## [INSTRUCTIONS FOR THE TASK]
Copy the data below word for word, but leave out the pictures.

START

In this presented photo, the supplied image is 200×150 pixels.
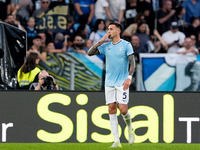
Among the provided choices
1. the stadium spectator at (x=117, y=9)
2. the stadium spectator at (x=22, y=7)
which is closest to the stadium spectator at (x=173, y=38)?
the stadium spectator at (x=117, y=9)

END

## [THE REPLY]
In this presented photo, the supplied image is 200×150 pixels.
Among the provided choices
1. the stadium spectator at (x=117, y=9)
2. the stadium spectator at (x=22, y=7)
which is closest to the stadium spectator at (x=173, y=38)?
the stadium spectator at (x=117, y=9)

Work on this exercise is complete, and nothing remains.